Saved entries
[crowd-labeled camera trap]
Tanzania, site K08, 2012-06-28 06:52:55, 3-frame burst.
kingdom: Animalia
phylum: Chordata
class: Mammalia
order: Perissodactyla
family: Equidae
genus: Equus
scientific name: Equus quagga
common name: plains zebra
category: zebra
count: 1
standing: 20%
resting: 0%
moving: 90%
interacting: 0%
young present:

Your objective:
Only the stretch of lines that begins with the one holding "common name: plains zebra" and ends with the last line above belongs in the answer; please write it out exactly.

Exercise response:
common name: plains zebra
category: zebra
count: 1
standing: 20%
resting: 0%
moving: 90%
interacting: 0%
young present:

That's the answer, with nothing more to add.